PECO avers that the proposed transfer is in the public interest because the transfer will assure continuity of ownership by the existing majority owners of Peach Bottom or their affiliates under and pursuant to the terms of the existing Owners’ Agreement; the transfer will assure the continued safe and reliable operation of Peach Bottom by the existing NRC-licensed operator; and the transfer will assure that the entire ownership interest in Peach Bottom is retained by strong, financially sound and well-managed entities that are fully capable of providing the funds necessary for the safe, reliable, reasonable and efficient operation and eventual decommissioning of Peach Bottom.
PECO contends that the proposed transfer of the Ownership Shares in Peach Bottom will have no adverse effect on competition or result in any unlawful exercise of marker power which would prevent retail electricity customers in Pennsylvania from obtaining the benefits of a properly functioning and workable competitive retail electricity market.
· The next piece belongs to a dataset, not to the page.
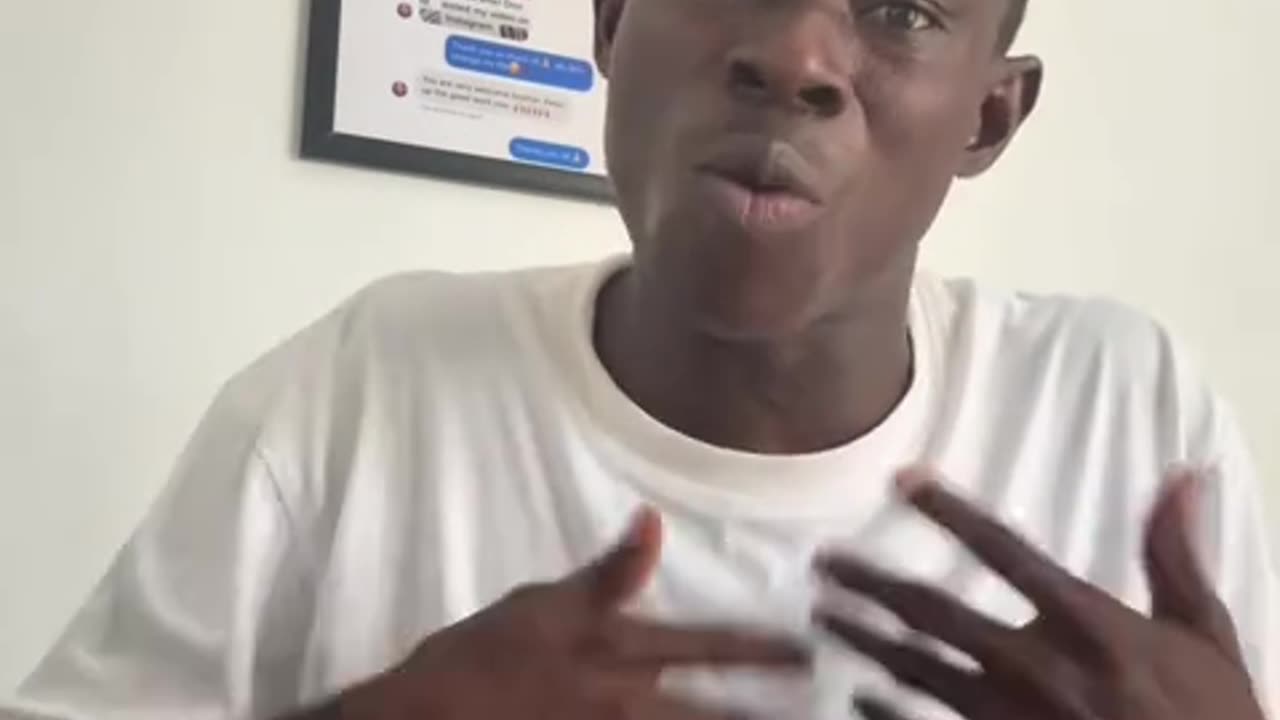 Congratulations thoughts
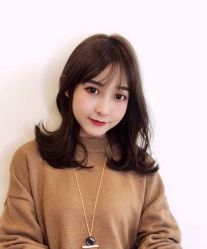 -Rise Hair上升造型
The Commission has examined the Application and has determined that it appears to be necessary or proper for the service, accommodation, convenience, or safety of the public; THEREFORE,
IT IS ORDERED:
1. That the Application, as modified by PECO in its Reply Comments dated April 25, 2000, to transfer from Atlantic City Electric Company and Delmarva Power & Light Company their Respective Ownership Shares of the Peach Bottom Atomic Power Station to PECO Energy Company and Public Service Electric & Gas Company, at Docket Nos. A-110550F0149 and A-110550F0150, is hereby approved consistent with the findings in this Order.
2. That the Application concerning the Abandonment by Atlantic City Electric Company and Delmarva Power & Light Company of the service authorized by Certificates of Public Convenience, granted at Application Docket Nos. A-96379 and A-96380, respectively, is hereby approved.
3. That the Commission approval extends to the transfer by Atlantic City Electric Company and Delmarva Power & Light Company of their respective nuclear decommissioning trust fund balances.